Press release
I thought, briefly, that we'd stopped regurgitating storage company press releases with basically zero analysis.
Seems I was wrong again.
Swiss startup balesio, staffed by all of nine people, has devised a penalty-free way of reducing unstructured data file sizes without altering the original file format, meaning no rehydration or decompression is needed to read the reduced size files. Its Native File Optimisation (NFO) software technology analyses unstructured …
In the demo I saw there was a balesio run against a couple of images. The resulting output files were much smaller than the input files. Their on-screen dimensions were the same and their on-screen appearance to my eyes was the same as well.
As far as I can see the optimisation technology is visually lossless (to human eyes). It does what it says on the can.
Also, just to enjoy a tart comment for a second, there was no press release, the story being based on an interview.
Chris.
"In the demo I saw there was a balesio run against a couple of images. The resulting output files were much smaller than the input files. "
I can show this with compression and file optimizations for certain files, but not in general. There's a reason for that.
"Also, just to enjoy a tart comment for a second, there was no press release, the story being based on an interview."
Fair enough - i'll adjust my comment - "sounding like a press release". If you know anything about compression, file formats and/or information theory - which i'm sure you do - i'd hope you could see the lack of any useful analysis on this "technology", and why it doesn't (cannot) work in general as well as portrayed.
I don't know why they keep repeating the word "unstructured", though, and the term is definitely misleading. But the compressor is obviously aware of the file format. I can see no claim to the contrary - they actually say that they started with Microsoft Office files and moved on to PDFs.
It's hideous. In addition to all the Microsoft-only stuff, the same complex style tags are used over and over. Turning it into plain HTML reliably reduces file size by 80%. It sounds like they've found a way to automate that sort of process.
'Structured' files are typically binary formats, where data is stored at fixed offsets within the file. Unlike XML, there's no way to shorten those without corrupting the file.
So the software does change the data - presumably irrepairably - by downscaling image sizes in documents. This is crazy talk for automated enterprise use. Imagine the support calls - "Hey, Helpdesk! Who the heck reduced my high resolution image to a tiny jpeg?" Crazy talk, hence Paris.
Chris allow me to point out a few things here:
1) "Scaling back" colour and resolution attributes may not be desirable, especially in regulatory and compliance instances.
2) the 5%-10% savings attributed to NetApp dedupe is based on one customer's comment, hardly represents an installed base of tens of thousands of dedupe Users.
3) Penalty-free?
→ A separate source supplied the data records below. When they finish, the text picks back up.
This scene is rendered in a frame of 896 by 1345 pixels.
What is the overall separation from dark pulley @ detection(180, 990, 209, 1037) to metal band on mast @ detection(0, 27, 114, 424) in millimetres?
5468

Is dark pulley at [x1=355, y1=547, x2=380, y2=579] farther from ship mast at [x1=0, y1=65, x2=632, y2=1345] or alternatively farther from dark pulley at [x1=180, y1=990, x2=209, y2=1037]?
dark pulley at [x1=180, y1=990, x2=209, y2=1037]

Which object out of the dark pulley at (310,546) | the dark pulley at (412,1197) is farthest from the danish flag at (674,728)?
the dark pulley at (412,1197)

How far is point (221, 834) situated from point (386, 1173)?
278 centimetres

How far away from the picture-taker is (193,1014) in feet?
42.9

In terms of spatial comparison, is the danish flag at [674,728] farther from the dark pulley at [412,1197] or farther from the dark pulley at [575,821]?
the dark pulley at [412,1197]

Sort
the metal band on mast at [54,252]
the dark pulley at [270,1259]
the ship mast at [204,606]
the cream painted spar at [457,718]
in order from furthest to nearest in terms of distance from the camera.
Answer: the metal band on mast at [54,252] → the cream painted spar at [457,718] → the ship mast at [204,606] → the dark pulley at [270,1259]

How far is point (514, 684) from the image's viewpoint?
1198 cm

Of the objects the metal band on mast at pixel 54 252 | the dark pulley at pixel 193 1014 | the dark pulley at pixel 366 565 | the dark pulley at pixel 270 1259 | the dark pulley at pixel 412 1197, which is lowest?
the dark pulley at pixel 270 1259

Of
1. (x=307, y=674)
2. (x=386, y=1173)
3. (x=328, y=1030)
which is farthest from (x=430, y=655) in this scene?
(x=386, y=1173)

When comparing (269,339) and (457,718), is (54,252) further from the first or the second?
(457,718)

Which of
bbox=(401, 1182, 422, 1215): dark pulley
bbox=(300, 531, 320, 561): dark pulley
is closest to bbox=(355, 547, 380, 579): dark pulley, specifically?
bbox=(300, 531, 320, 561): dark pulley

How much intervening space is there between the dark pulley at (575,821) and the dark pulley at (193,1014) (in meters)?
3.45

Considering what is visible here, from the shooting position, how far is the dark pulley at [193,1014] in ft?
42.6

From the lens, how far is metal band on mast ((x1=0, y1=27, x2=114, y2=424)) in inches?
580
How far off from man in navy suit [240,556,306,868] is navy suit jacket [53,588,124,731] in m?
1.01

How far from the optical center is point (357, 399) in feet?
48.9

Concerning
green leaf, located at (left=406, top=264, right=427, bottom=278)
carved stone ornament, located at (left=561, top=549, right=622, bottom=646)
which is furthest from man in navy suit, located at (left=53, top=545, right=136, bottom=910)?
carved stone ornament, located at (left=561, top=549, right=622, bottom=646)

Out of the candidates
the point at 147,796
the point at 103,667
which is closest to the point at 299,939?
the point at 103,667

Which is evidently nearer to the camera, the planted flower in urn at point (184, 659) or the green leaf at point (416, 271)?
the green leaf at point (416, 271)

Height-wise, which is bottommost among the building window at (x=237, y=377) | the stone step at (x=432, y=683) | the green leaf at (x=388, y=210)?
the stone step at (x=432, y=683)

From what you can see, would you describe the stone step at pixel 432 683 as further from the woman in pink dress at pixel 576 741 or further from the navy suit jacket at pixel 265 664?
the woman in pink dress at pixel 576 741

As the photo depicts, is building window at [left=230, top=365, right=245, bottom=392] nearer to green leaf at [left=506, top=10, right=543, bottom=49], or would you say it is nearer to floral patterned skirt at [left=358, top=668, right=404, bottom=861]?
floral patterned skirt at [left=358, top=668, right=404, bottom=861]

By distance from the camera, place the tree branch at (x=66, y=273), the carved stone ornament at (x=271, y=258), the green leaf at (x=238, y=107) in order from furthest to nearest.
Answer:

Dedupe's value in primary storage is providing reasonable capacity savings without degrading performance. Dissecting files, rescaling, and removing duplicate images, seems like some mighty heavy lifting to me - why no mention of the performance penalty?
Larry Freeman aka DrDedupe
(a NetApp Employee)
Larry,
true and not true.
1) "Scaling back" is not what we are doing because it would mean we treat every object in the same exact way. No, what we are doing is recognizing the contents (if you wish "interpreting" correctly the elements and objects there) and optimize them according to what they are. the result is a visually lossless file. If we were to scale back attributes, we would not be visually lossless.
2) true, that is a customer comment. What is the true ratio for these kind of unstructured files with internally compressed content (PowerPoint, images, etc.)?
3) It is penalty-free because you do not need a reader or any rehydration of an optimized file. The optimization itself requires performance, but only one time. Once the file is optimized the file is smaller and doesn't need to be rehydrated anymore by no application or system. And a smaller file is also loaded faster, so after the optimization less performance is required for handling that file.
In general, our approach is totally different than dedupe. We don't look across files but INSIDE files to optimize capacity. By doing so, we create an open form of capacity savings and users can do primary dedupe and all other things in the same way after optimization.
Best,
Chris